No se me ocurre ninguna equivalencia exacta, Geviert.

Lo más cercano:

Te estimo
Te aprecio
Te tengo en gran consideración
Te quiero (en muchas zonas de Latinoamérica, por lo que tengo entendido).


----------



## Geviert

Gracias Estopa,

en mi pregunta pensaba en esa curiosa inversión sujeto-objeto (vista desde el castellano) que permite el verbo _mögen_. Expresar gusto de esta forma es muy particular, creo yo (la primera vez que lo escuché me sorprendí por la posibilidad de la inversión). No tiene ese significado pasivo de la forma castellana. Muy probablemente sea así porque _mögen _es un verbo volitivo, se expresa una voluntad (no se recibe, como en el caso de _gustar_). En _*mög*lich_, das_ *Mög*liche_ también hay una voluntad, oculta, (_der Zu-fall_). Tal vez lo más cercano sea _te quiero _en este caso_._


----------



## Josemoncas

Para expresar "gustar" en español no existe una forma donde el objeto de deseo sea objeto de la oración. Eso pasa en español, en francés, en italiano y creo que en la mayoría de las lenguas derivadas del latín:

Tú me gustas = Tu me plais (fr) = Tu mi piaci (it)

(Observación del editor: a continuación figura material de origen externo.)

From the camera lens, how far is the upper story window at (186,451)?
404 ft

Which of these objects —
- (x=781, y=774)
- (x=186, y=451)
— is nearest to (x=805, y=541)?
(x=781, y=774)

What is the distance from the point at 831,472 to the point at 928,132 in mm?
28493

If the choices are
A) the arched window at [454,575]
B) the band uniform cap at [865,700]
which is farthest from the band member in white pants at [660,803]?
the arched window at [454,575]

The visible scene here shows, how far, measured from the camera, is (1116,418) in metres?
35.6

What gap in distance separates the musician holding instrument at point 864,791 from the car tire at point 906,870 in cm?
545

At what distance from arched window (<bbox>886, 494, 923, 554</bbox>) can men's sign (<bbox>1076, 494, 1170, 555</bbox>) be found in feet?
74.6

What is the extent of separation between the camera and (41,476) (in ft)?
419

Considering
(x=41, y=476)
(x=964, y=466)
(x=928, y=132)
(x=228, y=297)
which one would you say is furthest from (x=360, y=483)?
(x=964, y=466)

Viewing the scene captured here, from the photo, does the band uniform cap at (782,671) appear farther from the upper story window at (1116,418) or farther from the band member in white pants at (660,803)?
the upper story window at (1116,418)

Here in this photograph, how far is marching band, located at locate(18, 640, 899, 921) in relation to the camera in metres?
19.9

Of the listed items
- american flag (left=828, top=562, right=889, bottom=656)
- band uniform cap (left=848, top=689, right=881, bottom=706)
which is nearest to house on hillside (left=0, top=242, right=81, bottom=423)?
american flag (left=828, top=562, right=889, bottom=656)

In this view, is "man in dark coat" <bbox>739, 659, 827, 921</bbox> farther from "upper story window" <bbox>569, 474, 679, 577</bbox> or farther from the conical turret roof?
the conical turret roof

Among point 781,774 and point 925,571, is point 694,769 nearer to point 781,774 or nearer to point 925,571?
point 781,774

El alemán y el inglés, que son germánicas, si tienen dichas formas:

Ich mag dir = I like you


----------



## dexterciyo

Puedes emplear la construcción «gustar de», aunque no es común en la lengua oral, si lo que quieres es ponerlo como ejemplo para compararlo con el alemán. .

Ich mag dich = Yo gusto de ti.

Saludos.


----------



## Spharadi

> ..pero los alemanes tienen una forma activa y transitiva más precisa


De la supuesta precisión, no veo nada. Es un GEVIERTismo más.   
La traducción de "tú me gustas" = "du gefällst mir". En ambas frases se usa el *dativus commodi* (o *incommodi* según el caso).  Asi de simple. 
Ich mag dich = te quiero.


----------



## Geviert

Cuestión de esfuerzo... vom Geviert her.


----------



## Giovanni VR

*b)* La persona que siente el placer es el sujeto y aquello que lo causa se expresa mediante un complemento introducido por _de: «Gustaba de reunirse con amigos en su casa»_ (UPietri _Oficio_ [Ven. 1976]). Es construcción documentada sobre todo en la lengua escrita. Debe evitarse la omisión de la preposición _de,_ frecuente cuando el complemento regido es un infinitivo: 


_«Barcelona y Tenerife, dos conjuntos que gustan jugar al ataque»_ (_Vanguardia_ [Esp.] 22.3.94).

http://lema.rae.es/dpd/srv/search?id=aXvcXxX0VD6WMnqOzl


----------